──────── Working data

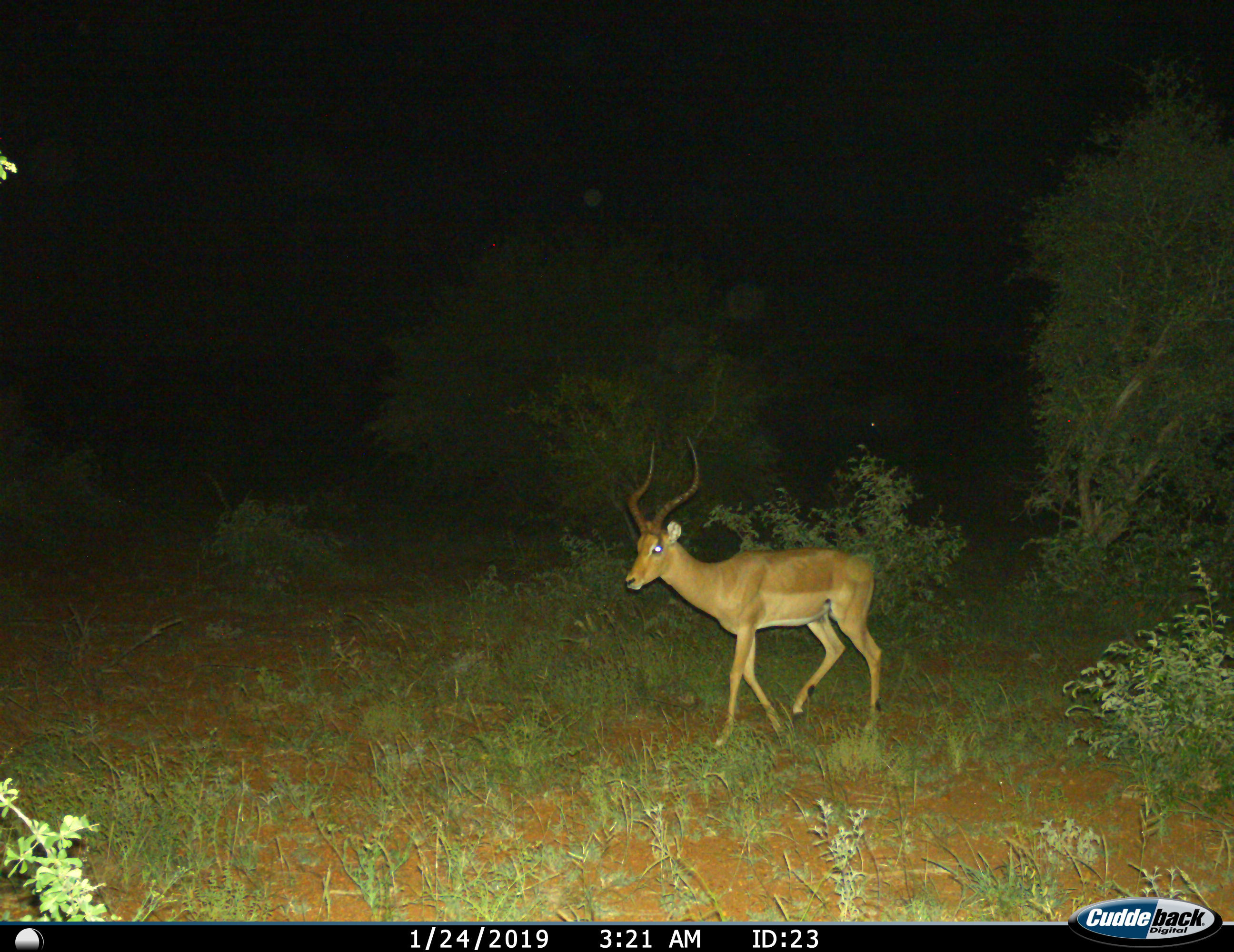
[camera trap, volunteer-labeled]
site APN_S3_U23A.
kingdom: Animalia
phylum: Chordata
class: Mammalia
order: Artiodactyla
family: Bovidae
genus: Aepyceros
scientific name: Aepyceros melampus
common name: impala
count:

────────────────
──────── Working data

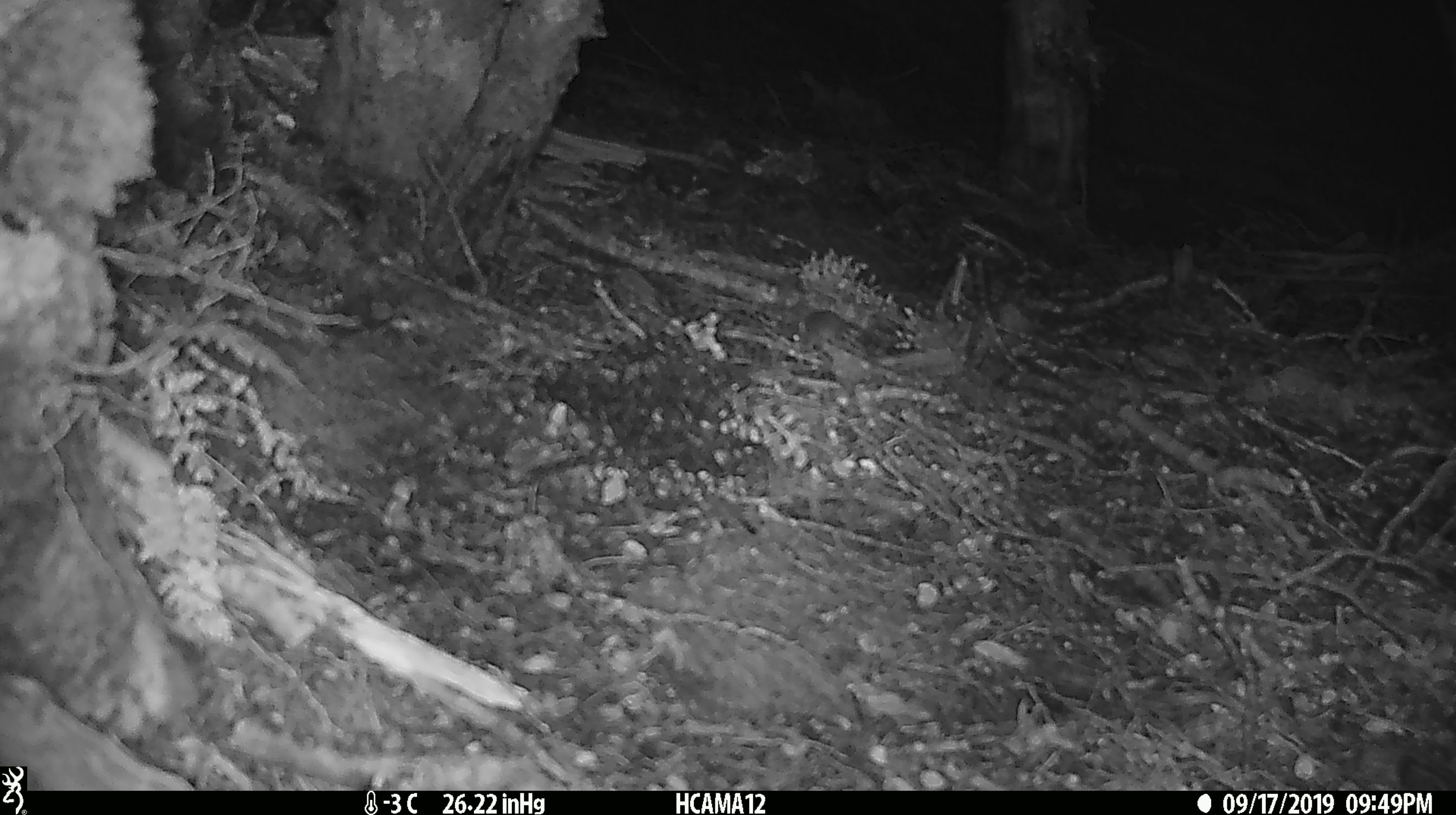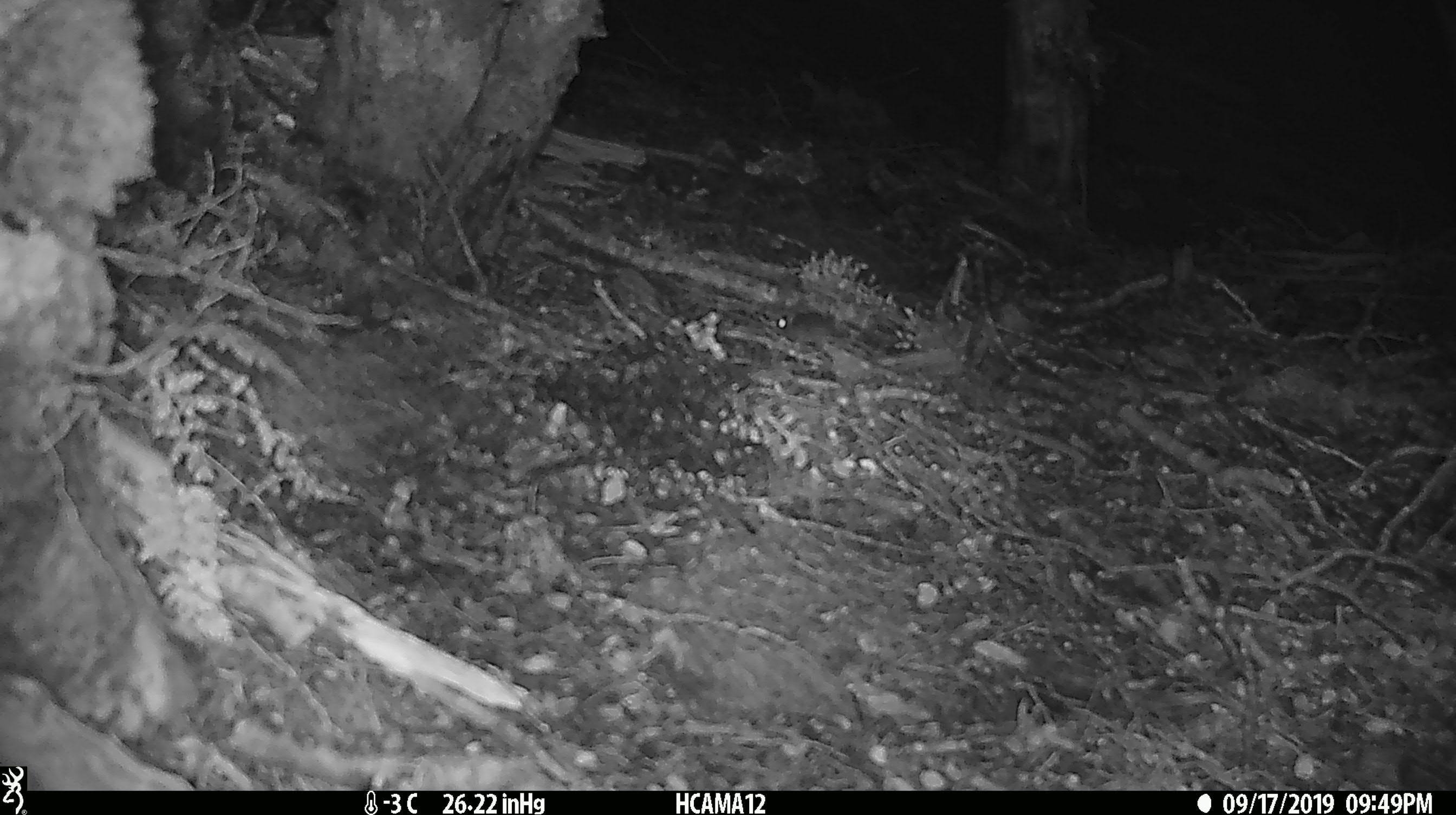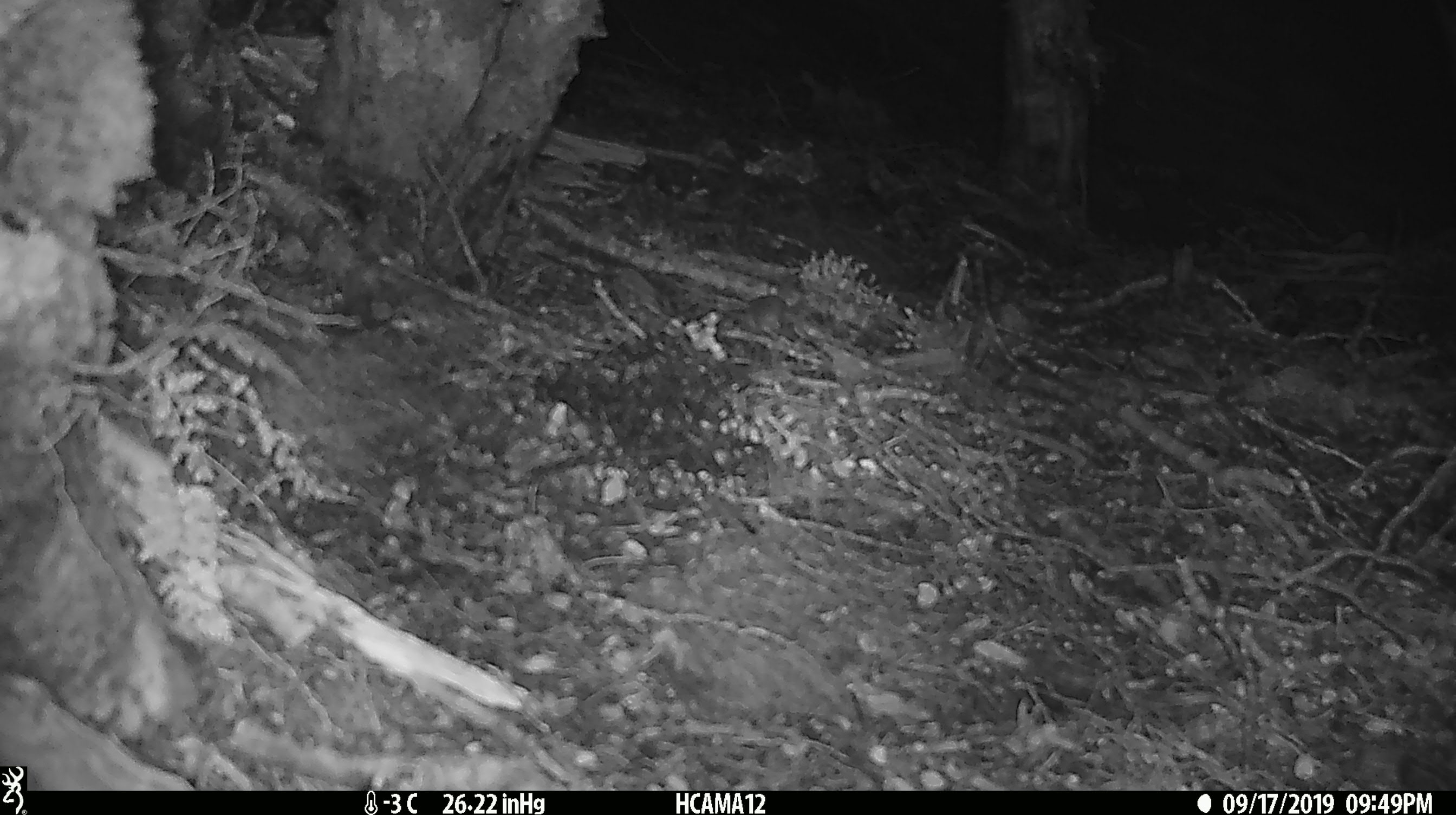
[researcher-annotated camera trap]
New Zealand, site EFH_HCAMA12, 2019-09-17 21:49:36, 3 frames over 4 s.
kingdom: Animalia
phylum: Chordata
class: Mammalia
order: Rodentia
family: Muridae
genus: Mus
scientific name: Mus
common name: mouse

────────────────
──────── Working data

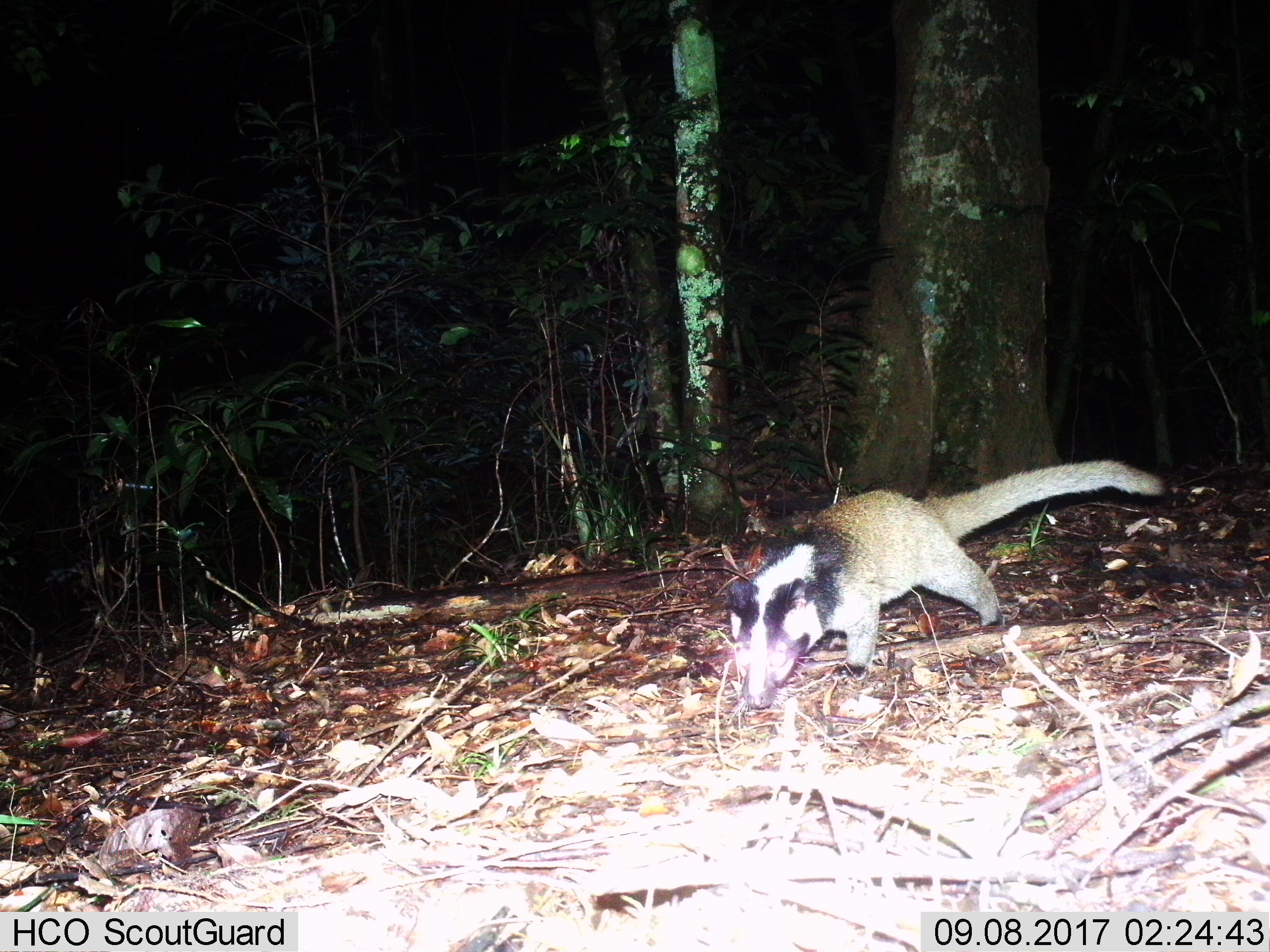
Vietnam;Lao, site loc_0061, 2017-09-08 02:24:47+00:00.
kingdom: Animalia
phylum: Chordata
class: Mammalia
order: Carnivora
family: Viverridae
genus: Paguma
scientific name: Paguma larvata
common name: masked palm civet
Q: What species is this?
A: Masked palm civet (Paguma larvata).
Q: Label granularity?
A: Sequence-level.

────────────────

About this task
Print, without alteration, only the lines above between the one holding "Vietnam;Lao, site loc_0061, 2017-09-08" and the one holding "A: Sequence-level.", inclusive.

Exercise solution
Vietnam;Lao, site loc_0061, 2017-09-08 02:24:47+00:00.
kingdom: Animalia
phylum: Chordata
class: Mammalia
order: Carnivora
family: Viverridae
genus: Paguma
scientific name: Paguma larvata
common name: masked palm civet
Q: What species is this?
A: Masked palm civet (Paguma larvata).
Q: Label granularity?
A: Sequence-level.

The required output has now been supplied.